WHAT IS ASKED ::
Write out the items verbatim, from the line containing "Does floating debris, bbox=227,267,279,283" through the end of the items, both included.

◆ ◆ ◆ ◆

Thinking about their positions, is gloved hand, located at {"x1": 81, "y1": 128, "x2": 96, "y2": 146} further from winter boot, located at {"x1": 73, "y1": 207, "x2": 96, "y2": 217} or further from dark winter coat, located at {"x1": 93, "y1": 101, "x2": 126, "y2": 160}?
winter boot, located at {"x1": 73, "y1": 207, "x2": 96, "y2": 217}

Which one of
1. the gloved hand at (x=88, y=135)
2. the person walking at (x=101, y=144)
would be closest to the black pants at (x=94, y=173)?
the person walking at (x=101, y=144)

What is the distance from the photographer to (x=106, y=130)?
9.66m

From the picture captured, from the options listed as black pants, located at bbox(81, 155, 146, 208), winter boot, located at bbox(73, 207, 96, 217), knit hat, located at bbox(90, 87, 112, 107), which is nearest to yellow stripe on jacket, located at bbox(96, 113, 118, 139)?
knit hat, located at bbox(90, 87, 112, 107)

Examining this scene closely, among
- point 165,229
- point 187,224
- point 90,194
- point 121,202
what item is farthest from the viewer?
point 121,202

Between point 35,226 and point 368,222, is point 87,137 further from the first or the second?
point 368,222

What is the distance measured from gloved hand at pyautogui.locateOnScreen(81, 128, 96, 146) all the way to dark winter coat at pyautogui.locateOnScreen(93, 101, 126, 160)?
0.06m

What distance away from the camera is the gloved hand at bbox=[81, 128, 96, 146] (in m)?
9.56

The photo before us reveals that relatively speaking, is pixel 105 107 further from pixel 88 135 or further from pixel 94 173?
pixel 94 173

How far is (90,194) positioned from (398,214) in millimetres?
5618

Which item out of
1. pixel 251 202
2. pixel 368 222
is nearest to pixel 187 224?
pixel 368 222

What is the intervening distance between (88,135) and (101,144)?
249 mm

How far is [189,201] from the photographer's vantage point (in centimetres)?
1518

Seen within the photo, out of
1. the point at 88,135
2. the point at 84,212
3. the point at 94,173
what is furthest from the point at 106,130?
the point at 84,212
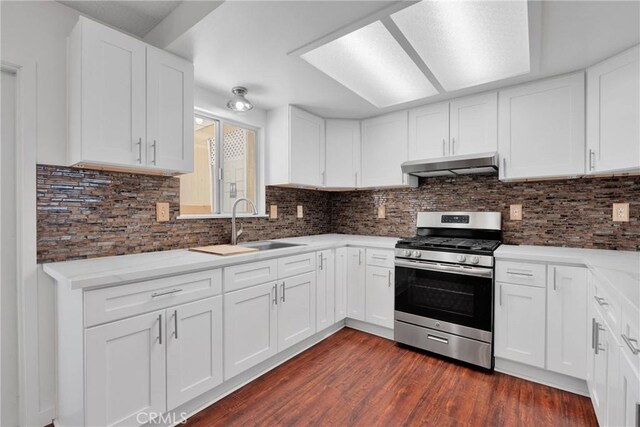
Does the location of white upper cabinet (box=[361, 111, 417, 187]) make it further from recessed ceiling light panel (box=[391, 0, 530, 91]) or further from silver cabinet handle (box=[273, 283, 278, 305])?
silver cabinet handle (box=[273, 283, 278, 305])

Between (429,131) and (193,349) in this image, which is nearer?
(193,349)

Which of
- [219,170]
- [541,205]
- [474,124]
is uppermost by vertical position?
[474,124]

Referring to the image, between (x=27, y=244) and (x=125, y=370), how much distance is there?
2.78ft

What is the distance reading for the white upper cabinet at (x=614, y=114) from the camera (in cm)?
182

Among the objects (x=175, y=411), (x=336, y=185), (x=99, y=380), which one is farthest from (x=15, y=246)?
(x=336, y=185)

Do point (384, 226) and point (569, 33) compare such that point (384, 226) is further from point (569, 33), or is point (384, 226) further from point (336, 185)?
point (569, 33)

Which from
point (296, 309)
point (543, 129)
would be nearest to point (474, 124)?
point (543, 129)

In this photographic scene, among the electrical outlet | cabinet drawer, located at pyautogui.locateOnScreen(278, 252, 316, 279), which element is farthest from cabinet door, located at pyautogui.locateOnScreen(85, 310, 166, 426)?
the electrical outlet

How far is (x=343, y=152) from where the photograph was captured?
3309 millimetres

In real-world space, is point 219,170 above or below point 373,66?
below

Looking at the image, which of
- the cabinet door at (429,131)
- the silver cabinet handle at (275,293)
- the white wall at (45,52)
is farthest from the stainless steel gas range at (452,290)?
the white wall at (45,52)

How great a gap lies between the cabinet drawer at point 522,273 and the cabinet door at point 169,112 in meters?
2.32

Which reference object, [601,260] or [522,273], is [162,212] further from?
[601,260]

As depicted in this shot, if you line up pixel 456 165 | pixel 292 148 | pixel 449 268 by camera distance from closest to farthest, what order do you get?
pixel 449 268
pixel 456 165
pixel 292 148
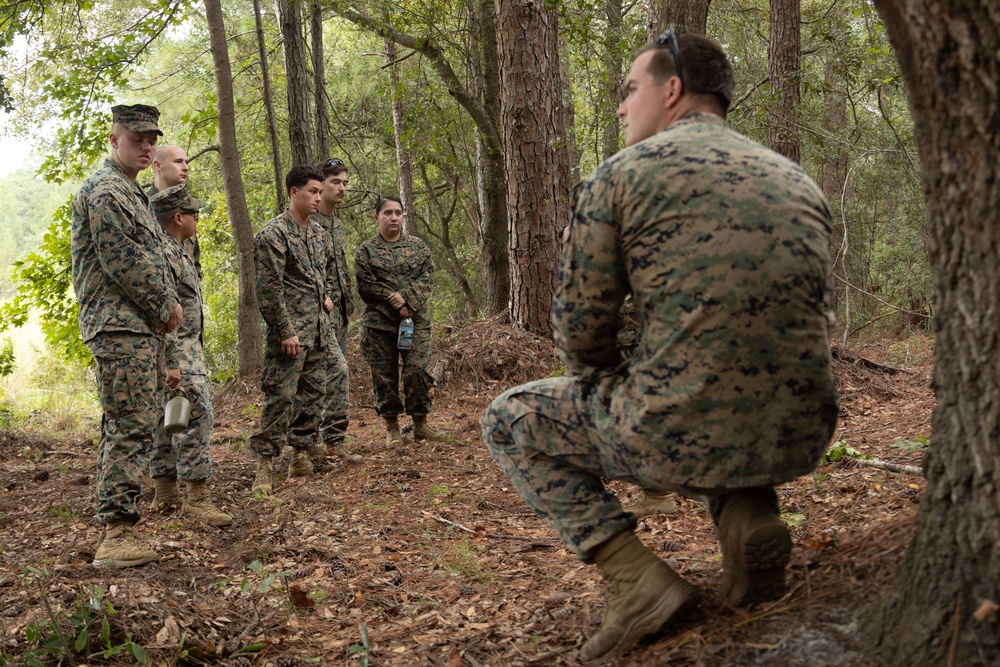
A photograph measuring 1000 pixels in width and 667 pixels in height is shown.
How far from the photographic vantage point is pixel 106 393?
4.53 metres

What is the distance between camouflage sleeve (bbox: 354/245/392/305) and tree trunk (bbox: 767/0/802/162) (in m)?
6.02

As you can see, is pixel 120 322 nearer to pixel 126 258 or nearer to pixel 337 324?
pixel 126 258

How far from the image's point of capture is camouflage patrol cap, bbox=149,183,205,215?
5639 mm

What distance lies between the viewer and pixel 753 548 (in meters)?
2.51

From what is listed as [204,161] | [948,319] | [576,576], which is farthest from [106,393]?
[204,161]

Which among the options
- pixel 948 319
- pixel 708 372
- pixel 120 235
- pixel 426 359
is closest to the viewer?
pixel 948 319

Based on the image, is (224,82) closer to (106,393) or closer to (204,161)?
(106,393)

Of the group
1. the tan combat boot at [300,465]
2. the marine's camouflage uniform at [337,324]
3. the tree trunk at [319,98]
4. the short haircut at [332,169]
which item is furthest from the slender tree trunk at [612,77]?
the tree trunk at [319,98]

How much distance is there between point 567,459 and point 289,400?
14.1 feet

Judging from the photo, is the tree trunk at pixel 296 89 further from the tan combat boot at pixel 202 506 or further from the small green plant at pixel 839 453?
the small green plant at pixel 839 453

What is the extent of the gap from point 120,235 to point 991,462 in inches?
169

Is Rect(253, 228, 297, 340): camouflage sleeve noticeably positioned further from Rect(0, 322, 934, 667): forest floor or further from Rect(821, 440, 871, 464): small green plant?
Rect(821, 440, 871, 464): small green plant

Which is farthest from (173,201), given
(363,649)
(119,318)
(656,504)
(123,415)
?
(656,504)

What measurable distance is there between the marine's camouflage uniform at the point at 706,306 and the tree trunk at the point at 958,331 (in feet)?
1.38
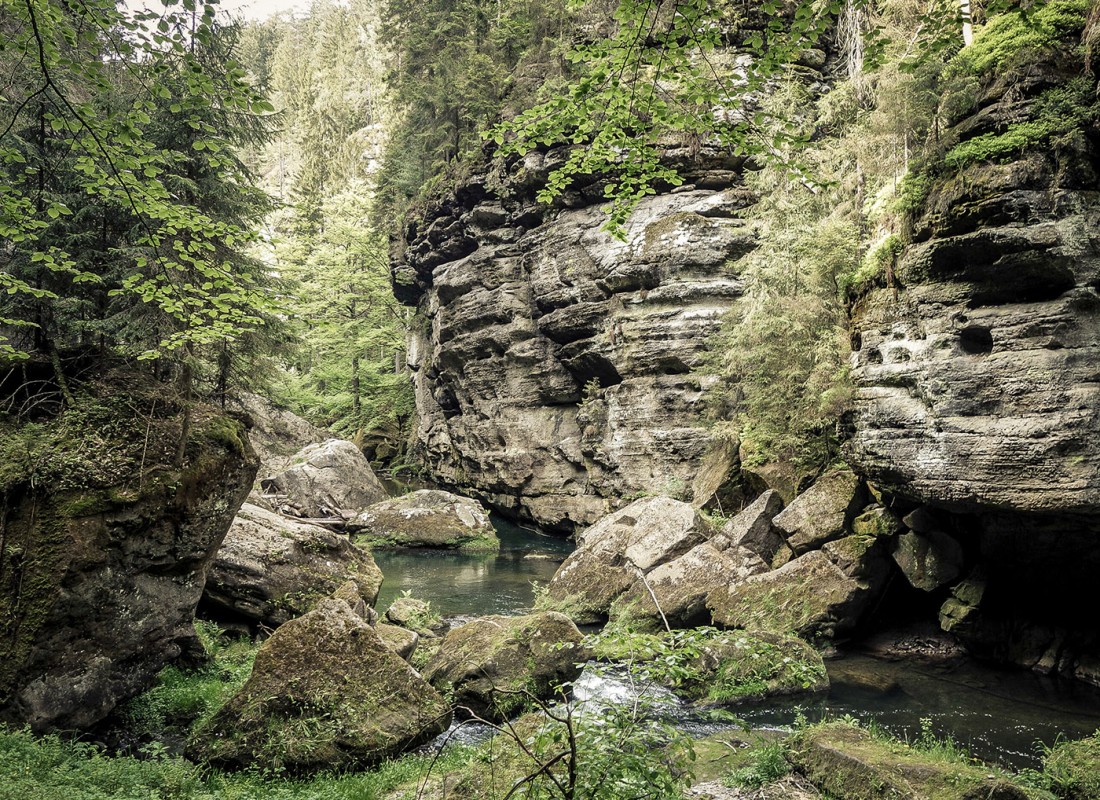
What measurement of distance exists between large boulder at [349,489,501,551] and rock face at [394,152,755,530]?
3.08m

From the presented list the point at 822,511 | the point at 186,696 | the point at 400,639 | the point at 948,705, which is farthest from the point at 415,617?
the point at 948,705

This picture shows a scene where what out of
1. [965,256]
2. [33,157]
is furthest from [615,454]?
[33,157]

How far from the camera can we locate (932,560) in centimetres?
1158

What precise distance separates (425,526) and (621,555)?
10.6 meters

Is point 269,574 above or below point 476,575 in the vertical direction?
above

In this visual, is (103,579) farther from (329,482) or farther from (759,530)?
(329,482)

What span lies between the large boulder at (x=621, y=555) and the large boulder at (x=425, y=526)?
860cm

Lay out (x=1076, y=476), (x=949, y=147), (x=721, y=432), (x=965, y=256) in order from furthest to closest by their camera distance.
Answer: (x=721, y=432) < (x=949, y=147) < (x=965, y=256) < (x=1076, y=476)

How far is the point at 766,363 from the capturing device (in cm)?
1630

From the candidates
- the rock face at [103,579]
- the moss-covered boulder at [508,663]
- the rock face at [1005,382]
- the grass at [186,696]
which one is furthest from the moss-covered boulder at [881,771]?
the rock face at [103,579]

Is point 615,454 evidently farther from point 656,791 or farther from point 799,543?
point 656,791

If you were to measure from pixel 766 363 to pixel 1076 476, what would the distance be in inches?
321

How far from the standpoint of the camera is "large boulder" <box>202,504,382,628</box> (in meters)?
10.8

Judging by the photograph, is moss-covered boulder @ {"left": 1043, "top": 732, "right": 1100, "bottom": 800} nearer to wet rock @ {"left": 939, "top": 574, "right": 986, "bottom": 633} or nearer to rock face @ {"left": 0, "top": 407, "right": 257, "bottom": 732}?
wet rock @ {"left": 939, "top": 574, "right": 986, "bottom": 633}
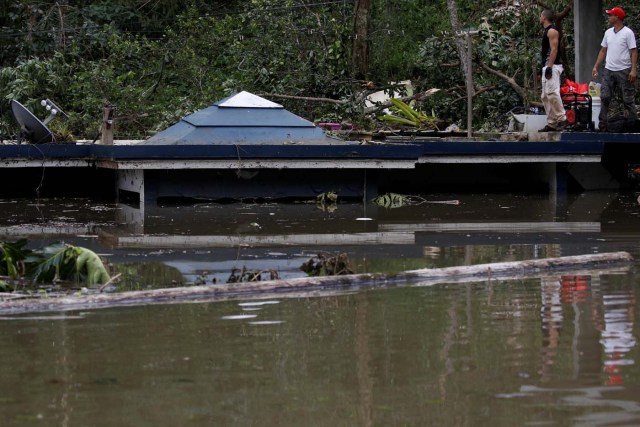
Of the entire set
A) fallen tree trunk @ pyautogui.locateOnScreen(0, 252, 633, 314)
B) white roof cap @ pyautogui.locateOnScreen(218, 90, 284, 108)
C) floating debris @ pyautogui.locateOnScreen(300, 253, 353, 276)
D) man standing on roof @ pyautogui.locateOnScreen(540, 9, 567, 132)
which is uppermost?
man standing on roof @ pyautogui.locateOnScreen(540, 9, 567, 132)

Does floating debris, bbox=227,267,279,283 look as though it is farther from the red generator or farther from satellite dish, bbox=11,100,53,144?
the red generator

◆ ◆ ◆ ◆

WRITTEN RESPONSE ::
Does floating debris, bbox=227,267,279,283 look as though it is farther from the red generator or farther from satellite dish, bbox=11,100,53,144?
the red generator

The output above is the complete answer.